(Saved entries)
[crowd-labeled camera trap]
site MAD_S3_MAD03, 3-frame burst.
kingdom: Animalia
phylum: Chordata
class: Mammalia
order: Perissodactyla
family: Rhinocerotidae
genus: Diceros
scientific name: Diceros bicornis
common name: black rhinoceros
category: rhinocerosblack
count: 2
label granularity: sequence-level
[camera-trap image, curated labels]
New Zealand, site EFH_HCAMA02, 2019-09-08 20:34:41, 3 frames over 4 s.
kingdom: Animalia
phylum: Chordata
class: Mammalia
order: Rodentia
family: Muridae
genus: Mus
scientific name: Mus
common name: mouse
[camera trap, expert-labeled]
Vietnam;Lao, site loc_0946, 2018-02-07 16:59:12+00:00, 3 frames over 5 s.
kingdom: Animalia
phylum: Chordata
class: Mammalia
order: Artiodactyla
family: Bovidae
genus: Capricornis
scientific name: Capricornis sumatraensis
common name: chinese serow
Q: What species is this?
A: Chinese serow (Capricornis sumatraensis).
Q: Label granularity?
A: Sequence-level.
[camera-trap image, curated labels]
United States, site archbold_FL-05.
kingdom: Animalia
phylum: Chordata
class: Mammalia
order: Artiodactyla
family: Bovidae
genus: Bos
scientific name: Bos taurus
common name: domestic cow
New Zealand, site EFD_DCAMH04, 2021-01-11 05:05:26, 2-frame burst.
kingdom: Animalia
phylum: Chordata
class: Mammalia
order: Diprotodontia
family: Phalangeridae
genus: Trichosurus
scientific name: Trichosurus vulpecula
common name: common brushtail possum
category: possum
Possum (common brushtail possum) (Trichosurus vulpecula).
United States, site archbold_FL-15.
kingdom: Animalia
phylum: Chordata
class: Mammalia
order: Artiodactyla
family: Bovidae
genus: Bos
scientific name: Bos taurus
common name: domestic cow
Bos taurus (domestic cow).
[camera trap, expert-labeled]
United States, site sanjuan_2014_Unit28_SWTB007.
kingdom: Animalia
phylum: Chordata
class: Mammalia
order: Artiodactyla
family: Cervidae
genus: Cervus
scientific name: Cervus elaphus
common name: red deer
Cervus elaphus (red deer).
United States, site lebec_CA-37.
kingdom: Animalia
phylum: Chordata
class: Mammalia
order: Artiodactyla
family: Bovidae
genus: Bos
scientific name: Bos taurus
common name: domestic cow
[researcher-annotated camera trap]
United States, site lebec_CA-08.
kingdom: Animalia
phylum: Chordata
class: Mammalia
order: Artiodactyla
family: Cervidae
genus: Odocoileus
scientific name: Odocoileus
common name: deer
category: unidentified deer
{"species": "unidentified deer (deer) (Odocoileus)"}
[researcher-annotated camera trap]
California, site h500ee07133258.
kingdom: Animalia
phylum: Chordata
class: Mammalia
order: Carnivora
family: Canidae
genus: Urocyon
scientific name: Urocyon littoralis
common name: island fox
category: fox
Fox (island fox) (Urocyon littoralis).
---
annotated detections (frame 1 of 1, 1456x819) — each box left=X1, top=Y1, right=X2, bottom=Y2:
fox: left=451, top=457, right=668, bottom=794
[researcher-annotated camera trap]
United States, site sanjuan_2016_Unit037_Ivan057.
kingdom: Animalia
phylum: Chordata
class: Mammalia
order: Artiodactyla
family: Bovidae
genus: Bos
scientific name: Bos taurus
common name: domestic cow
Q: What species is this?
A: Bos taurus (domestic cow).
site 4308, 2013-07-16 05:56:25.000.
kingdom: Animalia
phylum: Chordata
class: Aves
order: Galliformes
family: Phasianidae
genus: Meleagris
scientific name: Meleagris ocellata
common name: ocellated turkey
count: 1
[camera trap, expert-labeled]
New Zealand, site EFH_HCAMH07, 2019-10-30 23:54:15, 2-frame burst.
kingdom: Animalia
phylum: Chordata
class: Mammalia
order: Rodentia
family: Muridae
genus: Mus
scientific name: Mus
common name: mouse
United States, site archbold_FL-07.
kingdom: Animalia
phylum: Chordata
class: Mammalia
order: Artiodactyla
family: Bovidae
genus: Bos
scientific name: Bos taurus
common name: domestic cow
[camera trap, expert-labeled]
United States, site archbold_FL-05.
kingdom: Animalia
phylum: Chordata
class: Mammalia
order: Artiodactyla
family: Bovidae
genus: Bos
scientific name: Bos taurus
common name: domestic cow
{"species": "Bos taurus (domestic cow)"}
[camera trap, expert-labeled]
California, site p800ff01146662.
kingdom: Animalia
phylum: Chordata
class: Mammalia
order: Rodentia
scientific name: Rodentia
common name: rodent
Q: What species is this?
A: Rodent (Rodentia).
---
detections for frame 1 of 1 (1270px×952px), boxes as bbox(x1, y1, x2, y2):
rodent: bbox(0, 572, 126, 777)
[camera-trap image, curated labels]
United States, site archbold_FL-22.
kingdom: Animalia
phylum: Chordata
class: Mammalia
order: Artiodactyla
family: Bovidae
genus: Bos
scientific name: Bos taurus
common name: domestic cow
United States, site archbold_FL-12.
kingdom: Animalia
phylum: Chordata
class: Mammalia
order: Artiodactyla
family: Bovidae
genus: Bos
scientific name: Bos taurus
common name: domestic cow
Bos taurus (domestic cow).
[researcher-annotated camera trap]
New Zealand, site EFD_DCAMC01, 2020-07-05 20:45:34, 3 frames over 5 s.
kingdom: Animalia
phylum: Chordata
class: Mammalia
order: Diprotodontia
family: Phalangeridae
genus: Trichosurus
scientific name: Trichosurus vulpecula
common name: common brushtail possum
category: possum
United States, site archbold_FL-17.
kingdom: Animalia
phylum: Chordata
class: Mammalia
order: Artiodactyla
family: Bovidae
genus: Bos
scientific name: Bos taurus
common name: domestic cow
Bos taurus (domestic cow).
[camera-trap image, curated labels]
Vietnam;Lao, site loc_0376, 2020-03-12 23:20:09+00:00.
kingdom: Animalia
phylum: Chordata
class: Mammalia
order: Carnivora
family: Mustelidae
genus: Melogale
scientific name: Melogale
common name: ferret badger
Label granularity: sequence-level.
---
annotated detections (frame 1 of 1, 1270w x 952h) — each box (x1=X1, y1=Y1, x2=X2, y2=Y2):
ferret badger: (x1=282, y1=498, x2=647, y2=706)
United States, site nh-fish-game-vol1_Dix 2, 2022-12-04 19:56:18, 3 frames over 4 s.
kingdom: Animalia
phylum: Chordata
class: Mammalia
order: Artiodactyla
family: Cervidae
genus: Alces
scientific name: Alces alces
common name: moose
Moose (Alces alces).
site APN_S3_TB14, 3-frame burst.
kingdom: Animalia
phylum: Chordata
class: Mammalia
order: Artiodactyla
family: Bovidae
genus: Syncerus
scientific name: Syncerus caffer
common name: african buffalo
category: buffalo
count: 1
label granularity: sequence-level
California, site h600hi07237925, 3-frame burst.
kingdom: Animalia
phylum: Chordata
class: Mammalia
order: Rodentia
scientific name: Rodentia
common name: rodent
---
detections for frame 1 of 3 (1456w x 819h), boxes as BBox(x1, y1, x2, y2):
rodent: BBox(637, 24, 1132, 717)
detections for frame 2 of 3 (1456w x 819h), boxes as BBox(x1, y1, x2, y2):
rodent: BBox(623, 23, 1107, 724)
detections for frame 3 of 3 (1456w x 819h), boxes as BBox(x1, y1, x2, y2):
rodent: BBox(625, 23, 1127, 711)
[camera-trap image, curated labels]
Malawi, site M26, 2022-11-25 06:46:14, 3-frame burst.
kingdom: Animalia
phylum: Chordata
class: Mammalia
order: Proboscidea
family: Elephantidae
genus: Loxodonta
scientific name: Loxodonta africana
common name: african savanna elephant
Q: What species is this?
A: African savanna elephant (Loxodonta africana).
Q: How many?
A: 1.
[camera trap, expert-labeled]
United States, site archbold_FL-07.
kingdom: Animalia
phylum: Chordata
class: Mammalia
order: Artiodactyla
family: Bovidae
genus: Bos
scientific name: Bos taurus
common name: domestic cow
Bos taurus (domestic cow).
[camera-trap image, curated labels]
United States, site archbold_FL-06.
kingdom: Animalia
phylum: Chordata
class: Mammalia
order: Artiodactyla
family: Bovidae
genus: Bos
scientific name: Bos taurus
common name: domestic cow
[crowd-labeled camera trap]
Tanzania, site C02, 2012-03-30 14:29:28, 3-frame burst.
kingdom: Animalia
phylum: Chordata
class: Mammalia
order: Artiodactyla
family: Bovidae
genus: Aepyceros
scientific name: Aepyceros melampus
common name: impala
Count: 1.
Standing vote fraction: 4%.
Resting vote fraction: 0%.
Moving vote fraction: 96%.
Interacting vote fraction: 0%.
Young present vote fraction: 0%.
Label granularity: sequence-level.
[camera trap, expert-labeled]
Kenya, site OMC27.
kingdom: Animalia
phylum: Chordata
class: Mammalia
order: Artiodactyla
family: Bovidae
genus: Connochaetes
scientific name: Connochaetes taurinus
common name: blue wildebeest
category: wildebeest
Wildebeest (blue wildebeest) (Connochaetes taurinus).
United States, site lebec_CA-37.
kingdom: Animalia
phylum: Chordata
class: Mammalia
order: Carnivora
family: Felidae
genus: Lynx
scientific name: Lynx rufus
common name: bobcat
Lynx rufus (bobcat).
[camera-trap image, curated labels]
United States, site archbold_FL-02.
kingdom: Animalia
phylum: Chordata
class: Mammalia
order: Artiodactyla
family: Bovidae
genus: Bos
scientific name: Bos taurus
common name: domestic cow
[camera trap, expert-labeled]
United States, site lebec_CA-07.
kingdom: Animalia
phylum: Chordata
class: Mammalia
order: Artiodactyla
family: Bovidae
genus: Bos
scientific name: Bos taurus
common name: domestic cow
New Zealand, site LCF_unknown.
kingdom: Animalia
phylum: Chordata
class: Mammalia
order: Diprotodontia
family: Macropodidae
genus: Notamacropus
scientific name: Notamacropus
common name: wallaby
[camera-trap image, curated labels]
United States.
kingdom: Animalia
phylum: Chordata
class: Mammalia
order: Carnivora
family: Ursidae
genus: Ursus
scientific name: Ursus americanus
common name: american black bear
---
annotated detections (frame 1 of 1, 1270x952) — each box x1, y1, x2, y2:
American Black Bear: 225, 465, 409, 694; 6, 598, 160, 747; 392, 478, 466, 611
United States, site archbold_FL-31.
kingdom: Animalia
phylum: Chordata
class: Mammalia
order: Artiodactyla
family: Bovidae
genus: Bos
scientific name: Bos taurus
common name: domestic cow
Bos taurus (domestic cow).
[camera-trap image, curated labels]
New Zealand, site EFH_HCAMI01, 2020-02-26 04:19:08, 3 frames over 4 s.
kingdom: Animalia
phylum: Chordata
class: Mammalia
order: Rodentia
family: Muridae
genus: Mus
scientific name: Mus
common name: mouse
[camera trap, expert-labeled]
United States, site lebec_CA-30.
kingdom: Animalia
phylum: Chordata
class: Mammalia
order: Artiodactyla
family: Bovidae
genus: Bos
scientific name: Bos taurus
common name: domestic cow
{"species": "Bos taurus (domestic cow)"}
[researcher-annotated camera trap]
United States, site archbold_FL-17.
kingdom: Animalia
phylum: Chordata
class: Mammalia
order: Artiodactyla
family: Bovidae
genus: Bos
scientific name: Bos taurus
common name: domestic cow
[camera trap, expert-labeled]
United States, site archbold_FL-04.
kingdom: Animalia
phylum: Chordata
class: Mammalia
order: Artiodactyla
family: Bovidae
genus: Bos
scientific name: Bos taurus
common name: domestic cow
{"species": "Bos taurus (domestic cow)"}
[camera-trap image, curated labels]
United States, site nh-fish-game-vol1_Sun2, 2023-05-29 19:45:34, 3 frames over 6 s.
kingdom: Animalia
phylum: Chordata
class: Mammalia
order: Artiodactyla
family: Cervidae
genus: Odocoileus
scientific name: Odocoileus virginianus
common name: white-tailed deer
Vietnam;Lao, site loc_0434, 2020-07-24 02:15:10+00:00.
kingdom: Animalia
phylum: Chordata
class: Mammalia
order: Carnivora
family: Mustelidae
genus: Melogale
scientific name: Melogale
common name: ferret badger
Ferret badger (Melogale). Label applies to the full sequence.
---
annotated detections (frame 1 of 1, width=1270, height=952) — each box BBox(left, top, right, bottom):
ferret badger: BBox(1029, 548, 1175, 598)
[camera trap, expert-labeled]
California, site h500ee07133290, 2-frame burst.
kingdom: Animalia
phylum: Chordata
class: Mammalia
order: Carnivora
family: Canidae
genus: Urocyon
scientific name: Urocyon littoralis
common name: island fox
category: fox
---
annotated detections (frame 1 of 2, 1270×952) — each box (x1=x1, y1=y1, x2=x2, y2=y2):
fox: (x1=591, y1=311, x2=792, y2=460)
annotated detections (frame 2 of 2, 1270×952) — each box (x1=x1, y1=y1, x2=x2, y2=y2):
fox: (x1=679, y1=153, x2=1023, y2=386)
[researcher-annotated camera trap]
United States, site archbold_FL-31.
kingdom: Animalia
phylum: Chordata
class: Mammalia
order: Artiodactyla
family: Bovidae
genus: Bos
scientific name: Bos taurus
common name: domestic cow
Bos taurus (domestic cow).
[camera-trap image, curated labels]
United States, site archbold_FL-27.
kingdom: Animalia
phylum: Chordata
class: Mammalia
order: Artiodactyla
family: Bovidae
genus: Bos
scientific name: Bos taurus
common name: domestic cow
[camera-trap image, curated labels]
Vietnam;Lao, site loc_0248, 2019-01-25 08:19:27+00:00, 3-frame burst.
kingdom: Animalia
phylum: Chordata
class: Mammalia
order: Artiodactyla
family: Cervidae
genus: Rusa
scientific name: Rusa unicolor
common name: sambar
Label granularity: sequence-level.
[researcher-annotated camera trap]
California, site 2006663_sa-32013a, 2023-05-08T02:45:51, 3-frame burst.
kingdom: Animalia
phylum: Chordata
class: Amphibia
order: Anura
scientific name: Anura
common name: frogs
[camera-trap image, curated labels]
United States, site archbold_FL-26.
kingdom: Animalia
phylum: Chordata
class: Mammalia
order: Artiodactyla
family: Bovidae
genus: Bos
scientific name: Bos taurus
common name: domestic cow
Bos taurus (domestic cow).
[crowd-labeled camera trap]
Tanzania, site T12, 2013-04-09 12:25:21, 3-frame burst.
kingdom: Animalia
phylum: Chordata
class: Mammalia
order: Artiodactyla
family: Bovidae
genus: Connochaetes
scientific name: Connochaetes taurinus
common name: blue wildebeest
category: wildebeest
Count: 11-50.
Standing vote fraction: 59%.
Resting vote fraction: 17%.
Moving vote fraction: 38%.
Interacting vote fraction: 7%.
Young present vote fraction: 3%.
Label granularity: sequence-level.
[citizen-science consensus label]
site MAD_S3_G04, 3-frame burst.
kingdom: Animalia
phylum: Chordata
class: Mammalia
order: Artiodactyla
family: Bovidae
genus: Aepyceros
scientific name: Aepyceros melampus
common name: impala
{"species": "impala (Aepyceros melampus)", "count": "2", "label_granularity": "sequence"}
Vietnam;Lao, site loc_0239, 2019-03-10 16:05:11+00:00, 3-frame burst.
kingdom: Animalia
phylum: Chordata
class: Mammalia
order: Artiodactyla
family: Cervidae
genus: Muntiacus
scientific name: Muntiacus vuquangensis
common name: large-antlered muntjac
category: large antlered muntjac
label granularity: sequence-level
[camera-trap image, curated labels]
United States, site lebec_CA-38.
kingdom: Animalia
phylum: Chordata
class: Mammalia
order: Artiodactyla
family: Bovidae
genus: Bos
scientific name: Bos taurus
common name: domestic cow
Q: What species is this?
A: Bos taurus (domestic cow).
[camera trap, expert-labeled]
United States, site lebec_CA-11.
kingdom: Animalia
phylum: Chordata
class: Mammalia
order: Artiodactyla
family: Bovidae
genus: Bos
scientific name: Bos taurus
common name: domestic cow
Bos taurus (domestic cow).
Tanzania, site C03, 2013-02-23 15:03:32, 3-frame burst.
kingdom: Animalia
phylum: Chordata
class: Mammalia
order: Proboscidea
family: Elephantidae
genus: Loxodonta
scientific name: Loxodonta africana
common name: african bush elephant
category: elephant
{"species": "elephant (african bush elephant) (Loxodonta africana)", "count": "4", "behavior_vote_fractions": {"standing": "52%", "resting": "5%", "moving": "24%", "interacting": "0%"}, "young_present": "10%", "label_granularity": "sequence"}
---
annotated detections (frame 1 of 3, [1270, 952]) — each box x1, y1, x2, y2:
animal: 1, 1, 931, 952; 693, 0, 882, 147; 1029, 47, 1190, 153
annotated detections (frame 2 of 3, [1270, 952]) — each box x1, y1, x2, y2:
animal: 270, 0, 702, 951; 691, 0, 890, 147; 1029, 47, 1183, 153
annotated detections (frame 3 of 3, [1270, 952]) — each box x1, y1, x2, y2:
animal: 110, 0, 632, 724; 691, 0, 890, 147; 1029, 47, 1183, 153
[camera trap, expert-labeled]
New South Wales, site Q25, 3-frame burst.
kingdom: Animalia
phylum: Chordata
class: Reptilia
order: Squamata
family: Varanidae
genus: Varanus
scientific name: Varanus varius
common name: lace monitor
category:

» Task description
Search the data above for the word "game" and count the lines where it appears. Only the number should be given.

» Response
2